EXERCISE INSTRUCTIONS.
1. Decide whether each statement below agrees with the biographical extract, and answer yes or no for each, quoting the deciding words of the extract. (a) He was the youngest of five children. (b) He met Mary Gallagher in a ballroom in Parnell Square. (c) He taught at primary level for twelve years.
2. Write out the part of the biographical extract between "The eldest of" and "in southwest Cork.", inclusive.

The eldest of five children of Seán Ó Muirithe and Éilis Nolan, he was born in Priory Street, New Ross, Co Wexford. His father was a national teacher, who won prizes for singing the 17th-century songs of his native Munster. His love of language began with Gaelic, and it was noted that he spoke the pure Irish of his father’s birthplace, Ballyvourney, in southwest Cork.

He trained as a primary teacher at St Patrick’s College, Drumcondra, Dublin, where John McGahern was a fellow student. In the Ierne ballroom in Parnell Square he met Mary Gallagher from Donegal and they married. He taught at primary level for 10 years in Wexford and Kilkenny. Chafing at the rigidities of the system – being docked a day’s pay for taking his pupils to see a play in Irish was the last straw – he returned to Dublin.

ENTRIES SUPPLIED.

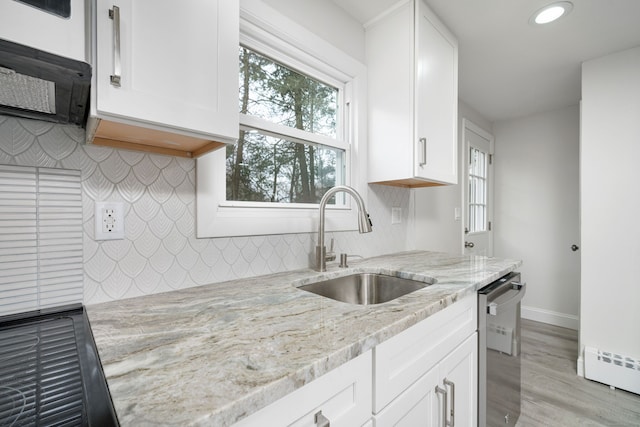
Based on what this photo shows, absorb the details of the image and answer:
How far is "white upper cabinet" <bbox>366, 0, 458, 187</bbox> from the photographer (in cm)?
163

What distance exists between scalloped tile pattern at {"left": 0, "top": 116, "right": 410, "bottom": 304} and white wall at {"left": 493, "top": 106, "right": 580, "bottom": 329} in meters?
3.48

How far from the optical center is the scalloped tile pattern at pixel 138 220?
0.82 m

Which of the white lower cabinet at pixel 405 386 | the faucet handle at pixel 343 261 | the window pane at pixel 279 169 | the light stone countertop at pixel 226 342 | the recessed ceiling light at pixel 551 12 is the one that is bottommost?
the white lower cabinet at pixel 405 386

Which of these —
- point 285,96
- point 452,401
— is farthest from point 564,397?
point 285,96

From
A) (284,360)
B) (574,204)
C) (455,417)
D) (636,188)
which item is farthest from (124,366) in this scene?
(574,204)

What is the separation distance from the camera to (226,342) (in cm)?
63

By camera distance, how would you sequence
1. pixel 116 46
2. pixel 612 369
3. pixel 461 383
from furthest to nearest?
pixel 612 369 → pixel 461 383 → pixel 116 46

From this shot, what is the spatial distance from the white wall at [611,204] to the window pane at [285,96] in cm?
205

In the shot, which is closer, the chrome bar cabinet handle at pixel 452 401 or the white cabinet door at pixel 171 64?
the white cabinet door at pixel 171 64

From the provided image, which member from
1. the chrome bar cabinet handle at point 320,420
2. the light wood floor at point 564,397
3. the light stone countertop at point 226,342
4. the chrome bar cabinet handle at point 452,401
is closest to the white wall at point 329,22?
the light stone countertop at point 226,342

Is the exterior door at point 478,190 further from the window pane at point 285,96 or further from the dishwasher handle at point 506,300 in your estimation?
the window pane at point 285,96

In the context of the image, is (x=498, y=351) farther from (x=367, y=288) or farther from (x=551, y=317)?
(x=551, y=317)

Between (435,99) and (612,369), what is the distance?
2.30 meters

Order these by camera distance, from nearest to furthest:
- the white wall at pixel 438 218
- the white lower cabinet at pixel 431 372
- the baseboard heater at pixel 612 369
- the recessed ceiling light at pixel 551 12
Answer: the white lower cabinet at pixel 431 372
the recessed ceiling light at pixel 551 12
the baseboard heater at pixel 612 369
the white wall at pixel 438 218
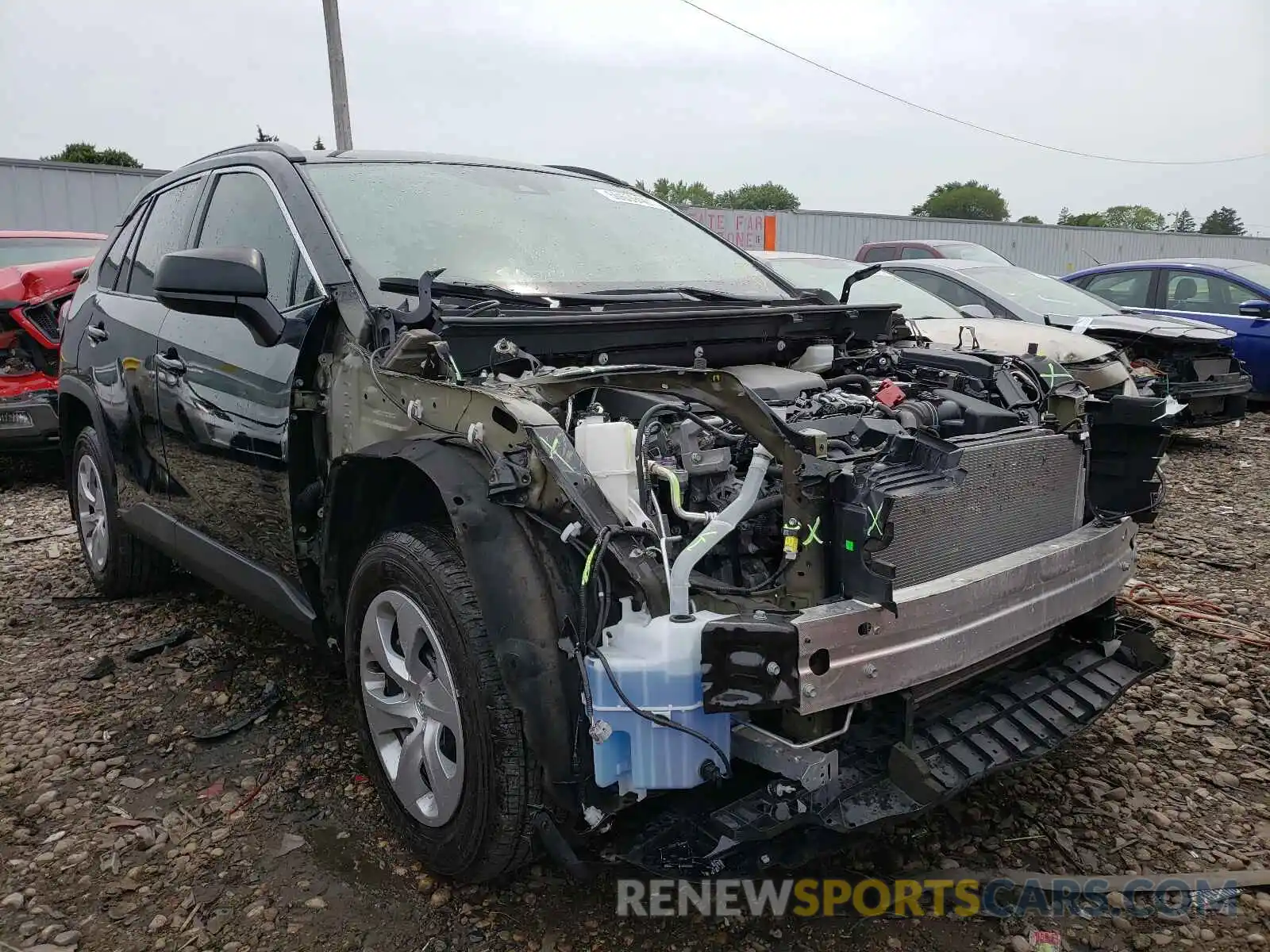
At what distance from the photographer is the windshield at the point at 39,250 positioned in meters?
7.94

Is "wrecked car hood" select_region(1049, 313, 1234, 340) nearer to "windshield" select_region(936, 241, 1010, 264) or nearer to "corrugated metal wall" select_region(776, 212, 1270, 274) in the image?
"windshield" select_region(936, 241, 1010, 264)

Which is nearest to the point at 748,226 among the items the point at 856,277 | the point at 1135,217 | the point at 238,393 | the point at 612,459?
the point at 856,277

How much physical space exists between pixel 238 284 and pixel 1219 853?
3.14 m

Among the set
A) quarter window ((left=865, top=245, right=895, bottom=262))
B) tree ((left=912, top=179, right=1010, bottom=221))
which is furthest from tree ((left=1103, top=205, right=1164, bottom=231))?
quarter window ((left=865, top=245, right=895, bottom=262))

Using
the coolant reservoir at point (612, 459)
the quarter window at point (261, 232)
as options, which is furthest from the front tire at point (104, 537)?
the coolant reservoir at point (612, 459)

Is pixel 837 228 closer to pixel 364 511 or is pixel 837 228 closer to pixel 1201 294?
pixel 1201 294

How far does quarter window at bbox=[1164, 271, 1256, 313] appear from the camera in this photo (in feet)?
31.1

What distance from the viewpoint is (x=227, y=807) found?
292 cm

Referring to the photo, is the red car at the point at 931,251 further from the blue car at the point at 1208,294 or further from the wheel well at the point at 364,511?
the wheel well at the point at 364,511

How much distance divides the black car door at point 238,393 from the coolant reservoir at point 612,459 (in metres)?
1.14

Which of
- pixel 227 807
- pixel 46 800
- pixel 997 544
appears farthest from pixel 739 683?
pixel 46 800

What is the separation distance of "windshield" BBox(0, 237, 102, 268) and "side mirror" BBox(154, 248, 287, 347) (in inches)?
242

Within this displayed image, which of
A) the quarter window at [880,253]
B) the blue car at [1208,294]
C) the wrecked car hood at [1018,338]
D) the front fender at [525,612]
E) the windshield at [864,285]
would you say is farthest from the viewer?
the quarter window at [880,253]

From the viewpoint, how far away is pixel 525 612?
6.71ft
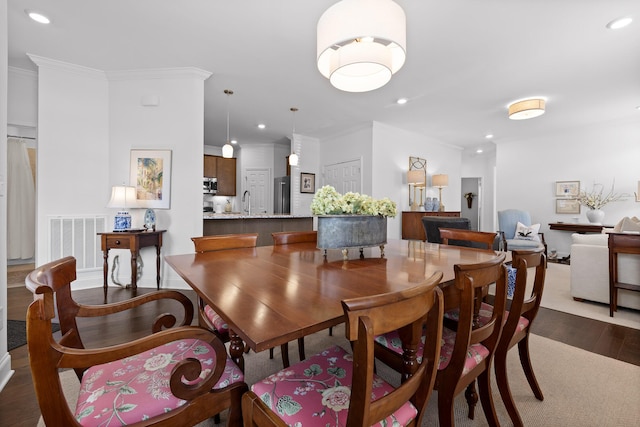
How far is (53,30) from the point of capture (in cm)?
263

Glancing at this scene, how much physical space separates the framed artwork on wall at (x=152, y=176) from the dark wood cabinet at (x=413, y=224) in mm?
4274

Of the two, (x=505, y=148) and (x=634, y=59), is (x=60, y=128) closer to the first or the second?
(x=634, y=59)

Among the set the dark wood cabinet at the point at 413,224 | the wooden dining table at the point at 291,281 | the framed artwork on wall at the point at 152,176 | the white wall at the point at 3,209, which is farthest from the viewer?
the dark wood cabinet at the point at 413,224

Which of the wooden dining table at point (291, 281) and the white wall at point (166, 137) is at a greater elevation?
the white wall at point (166, 137)

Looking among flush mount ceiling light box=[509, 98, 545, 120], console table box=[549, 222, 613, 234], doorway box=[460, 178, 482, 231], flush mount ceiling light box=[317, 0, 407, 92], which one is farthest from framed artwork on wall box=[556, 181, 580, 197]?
flush mount ceiling light box=[317, 0, 407, 92]

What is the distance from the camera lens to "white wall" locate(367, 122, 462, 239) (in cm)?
540

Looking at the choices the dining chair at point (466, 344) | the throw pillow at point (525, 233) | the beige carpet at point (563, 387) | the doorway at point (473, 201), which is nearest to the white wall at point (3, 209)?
the beige carpet at point (563, 387)

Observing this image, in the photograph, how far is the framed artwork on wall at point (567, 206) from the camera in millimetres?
5594

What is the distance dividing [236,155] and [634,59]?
7.23 metres

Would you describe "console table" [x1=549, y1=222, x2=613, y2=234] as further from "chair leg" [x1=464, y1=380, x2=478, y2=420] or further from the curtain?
the curtain

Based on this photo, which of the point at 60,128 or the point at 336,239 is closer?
the point at 336,239

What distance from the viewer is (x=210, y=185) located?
6.82m

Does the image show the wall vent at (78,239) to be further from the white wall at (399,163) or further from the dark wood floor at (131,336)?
the white wall at (399,163)

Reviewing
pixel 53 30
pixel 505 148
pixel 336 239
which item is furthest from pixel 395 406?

RESPONSES.
1.
(a) No: "The eldest of five children of Seán Ó Muirithe and Éilis Nolan"
(b) Yes: "In the Ierne ballroom in Parnell Square he met Mary Gallagher from Donegal"
(c) No: "He taught at primary level for 10 years in Wexford and Kilkenny."

2.
The eldest of five children of Seán Ó Muirithe and Éilis Nolan, he was born in Priory Street, New Ross, Co Wexford. His father was a national teacher, who won prizes for singing the 17th-century songs of his native Munster. His love of language began with Gaelic, and it was noted that he spoke the pure Irish of his father’s birthplace, Ballyvourney, in southwest Cork.